Assignment - From the CXC::Data::Visitor documentation below, set down word for word the passage starting with "CXC::Data::Visitor::visit performs a" and going on through "to the callback.".

Document extract -
NAME

CXC::Data::Visitor - Invoke a callback on every element at every level of a data structure.

VERSION

version 0.12

SYNOPSIS

use CXC::Data::Visitor 'visit', 'RESULT_CONTINUE';

my %root = (
    fruit => {
        berry  => 'purple',
        apples => [ 'fuji', 'macoun' ],
    } );

visit(
    \%root,
    sub ( $kydx, $vref, @ ) {
        $vref->$* = 'blue' if $kydx eq 'berry';
        return RESULT_CONTINUE;
    } );

say $root{fruit}{berry}

results in

blue

DESCRIPTION

CXC::Data::Visitor::visit performs a depth-first traversal of a data structure, invoking a provided callback subroutine on elements in the structure.

Features

  • The type of element passed to the callback (containers, terminal elements) can be selected.

  • The order of traversal at a given depth (i.e. within a container's elements) may be customized.

  • The callback can modify the traversal process.

  • The complete path from the structure to an element (both the ancestor containers and the keys and indexes required to traverse the path) is available to the callback.

  • Cycles are detected upon traversing a container a second time in a depth first search, and the resultant action may be specified.

  • Objects are treated as terminal elements and are not traversed.

  • Containers that can be reached multiple times without cycling are visited once per parent.

Overview

visit recursively traverses the container, $root, calling the passed subroutine, $callback on each element, $element, which is allowed by the "visit" option.

The traversal is depth-first, e.g. if $element is a container, $callback is called on it and then its contents before processing $element's siblings.

Each container's contents are traversed in sorted order. For hashes, this is alphabetical, for arrays, numerical. (This may be changed with the "key_sort" and "idx_sort" options).

For example, the default traversal order for the structure in the "SYNOPSIS" is

+-------------------------+-----------------------+-----+
| path                    | value                 | idx |
+-------------------------+-----------------------+-----+
| $root{fruit}            | \$root{fruit}         | 0   |
| $root{fruit}{apples}    | \$root{fruit}{apples} | 0   |
| $root{fruit}{apples}[0] | fuji                  | 0   |
| $root{fruit}{apples}[1] | macoun                | 1   |
| $root{fruit}{berry}     | purple                | 1   |
+-------------------------+-----------------------+-----+

Containers that can be reached multiple times without cycling, e.g.

Data extracts -
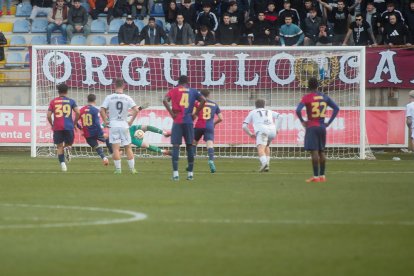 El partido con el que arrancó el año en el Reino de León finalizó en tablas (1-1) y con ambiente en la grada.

...

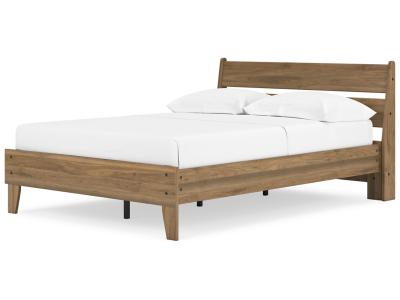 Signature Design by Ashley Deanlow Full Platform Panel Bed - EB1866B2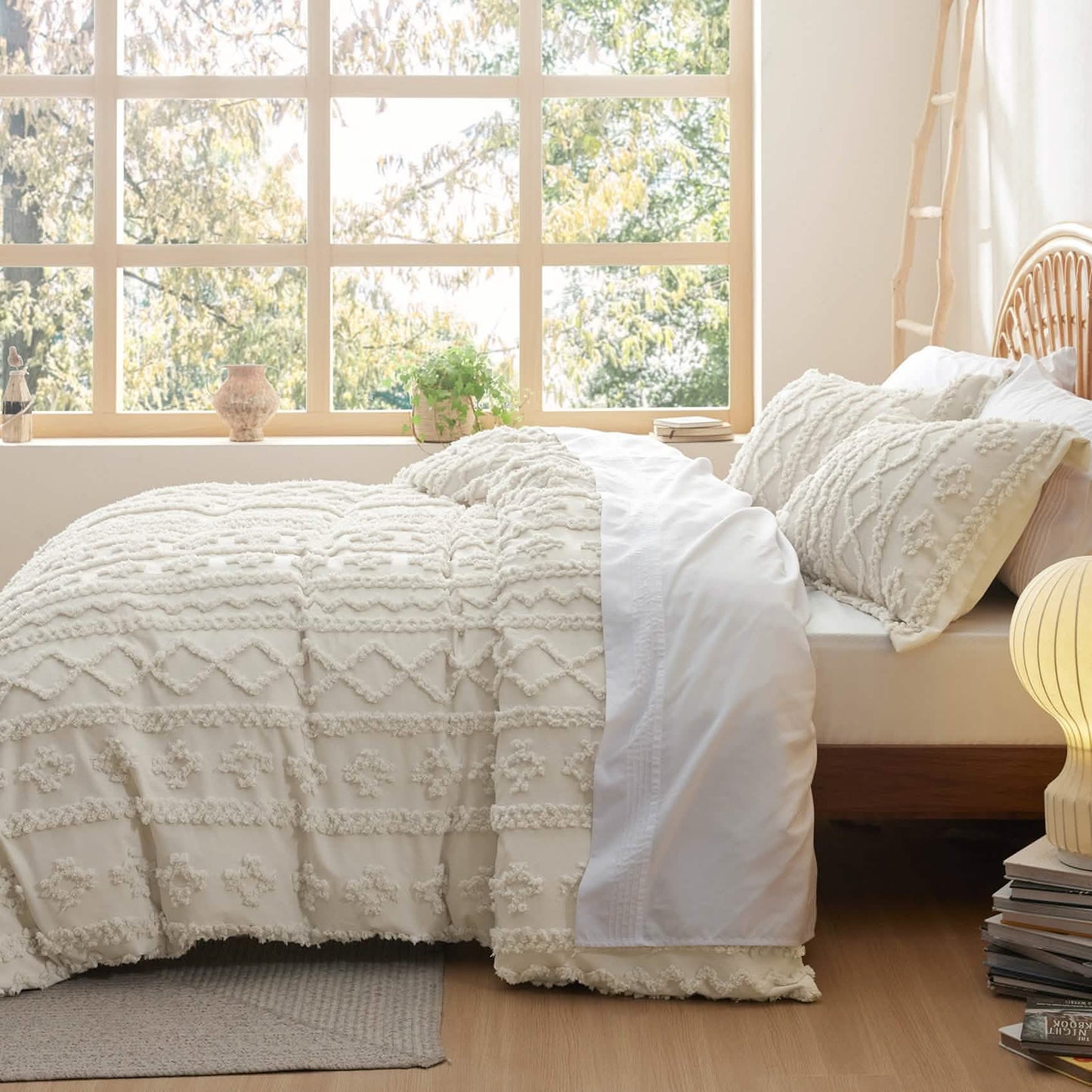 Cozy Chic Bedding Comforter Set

Completed task -
CXC::Data::Visitor::visit performs a depth-first traversal of a data structure, invoking a provided callback subroutine on elements in the structure.

Features

  • The type of element passed to the callback (containers, terminal elements) can be selected.

  • The order of traversal at a given depth (i.e. within a container's elements) may be customized.

  • The callback can modify the traversal process.

  • The complete path from the structure to an element (both the ancestor containers and the keys and indexes required to traverse the path) is available to the callback.